Beetle was awake, straightening himself, a comic effort, stepping out of one his flip-flops. “Hey, Derrick, this here is my man.”

“What’s your man’s name?”

Beetle didn’t know.

“My name is Ogden.”

“What are you doing in my house?”

“Waiting for you,” Ogden said.

“I can see that.”

“What’s your last name?” Ogden asked.

“Fuck you,” Derrick said. “This is my fucking house.”

“I’m aware of that. My name is Ogden Walker, I’m a Plata County deputy sheriff.”

Derrick turned to Beetle. “You fuck, you brought a cop to my house?”

“Do you have a son?” Ogden asked.

“No, I don’t have a fucking son. What kind of fucking question is that? And this is illegal entry, you know that?”

“I don’t care what you’ve got here,” Ogden said. “Is your last name Yates?”

“I’m not telling you shit.”

“I can find out your name,” Ogden said.

“Then find it the fuck out, Sherlock.” Then, to Beetle, “Get your ass out of my house and take your man with you.”

“I came all this way. You gonna set me up, right?” Beetle did a little dance.

“Get out.”

“No, man, no no no, I need something, anything. I came a long way. I got here. You said if I ever got here, you’d set me up. You said it. I even got me some money.” Beetle pulled a wad of cash out his sweatpants pocket.

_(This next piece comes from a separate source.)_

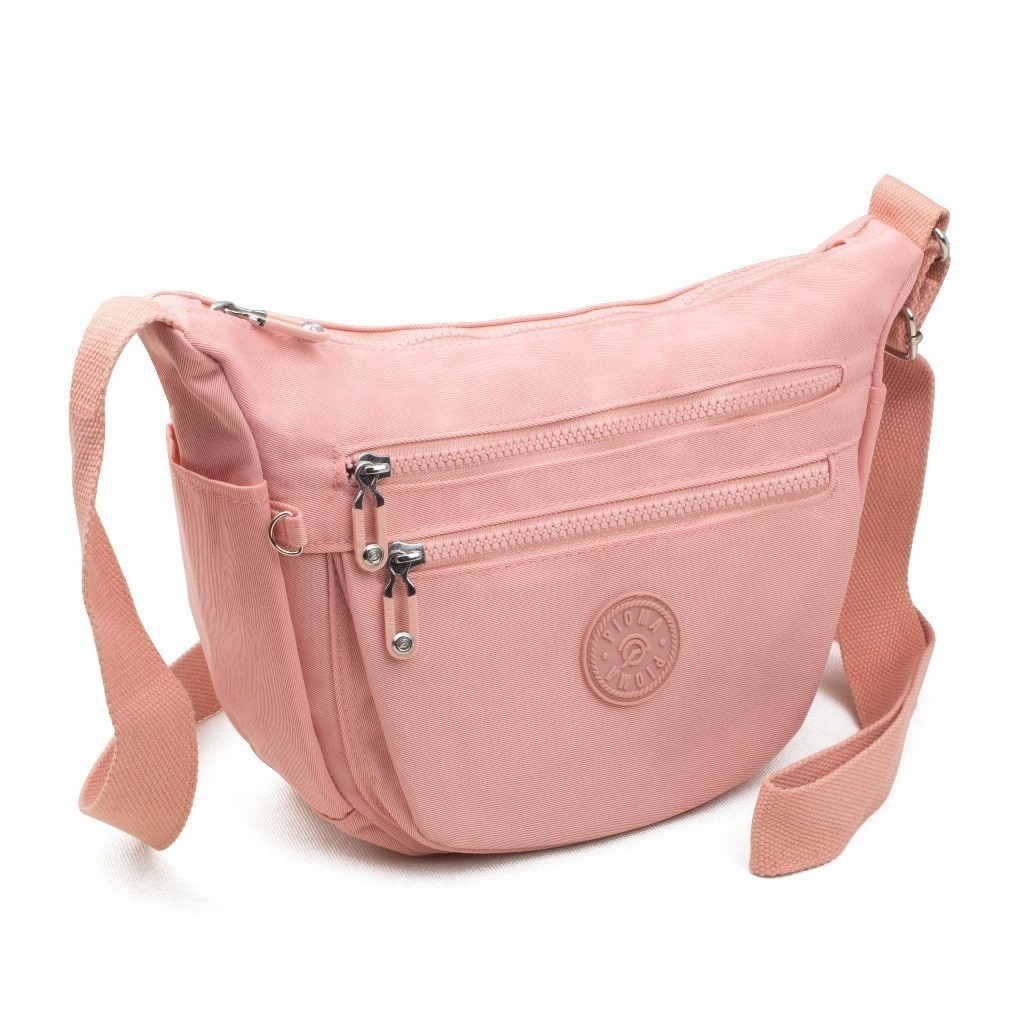 PIOMA BAG TAS SELEMPANG WANITA / TAS BAHU PIOMA / SLING BAG WANITA PIOMA GENELA P0069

“Get out of my fucking house!”

“Where is the kid?” Ogden asked.

“There ain’t no kid.”

A vehicle crunched to a stop out on the gravel. Ogden looked out at the big door to the courtyard. He wondered if Warren had traced the kid to this house. When the door opened he saw that it was the flyweight from the meth lab. Ogden realized as he saw the small man approach that he, Ogden, was in fact afraid of him. Flyweight was hard, a seasoned criminal, and it showed in his walk and in the way he’d reacted when he’d had a pistol pointed at him. Of course the barrel of the weapon had not been in his mouth, but nonetheless he had remained calm, had measured the situation. Ogden had seen him do it. And now he was coming into this house. Flyweight leaned forward a bit as he walked, trying to see into

the house. It was clear he didn’t have a good view from outside, glare perhaps. Ogden turned his back on the room and walked to the kiva fireplace as the man entered.

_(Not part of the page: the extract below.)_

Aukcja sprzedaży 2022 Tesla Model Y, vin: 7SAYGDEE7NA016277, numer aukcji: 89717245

“What is this, a party?” Flyweight said. “What’s that junkie doing here? How you get up here, junkie? Somebody was looking for you, Meth-mouth.”

Ogden could feel the man’s eyes on him.

“Hey,” Flyweight said, a note of recognition in his voice.

Ogden turned with his pistol out of his pocket and pointed at Flyweight.

“Again with the gun,” the small man said.

“Afraid so,” Ogden said.

“I see you found Meth-mouth. So, why the gun?”

“Because you have one,” Ogden said.

Derrick was now visibly frightened. He backed a couple of steps away.

“You stay with the pack,” Ogden said. “Stay close. I need you close. I need you to tell me where Willy Yates is.”

“What are you talking about?” Derrick asked.

“He’s loco,” Flyweight said.

Beetle fell onto the sofa and curled up in the fetal position, muttered to himself, saying, “Just a little, just a little and I’ll be gone. I don’t need to be here. Need some dope, man.”

“I’m telling you there is no Willy Yates, man. And there ain’t no kid,” Derrick said.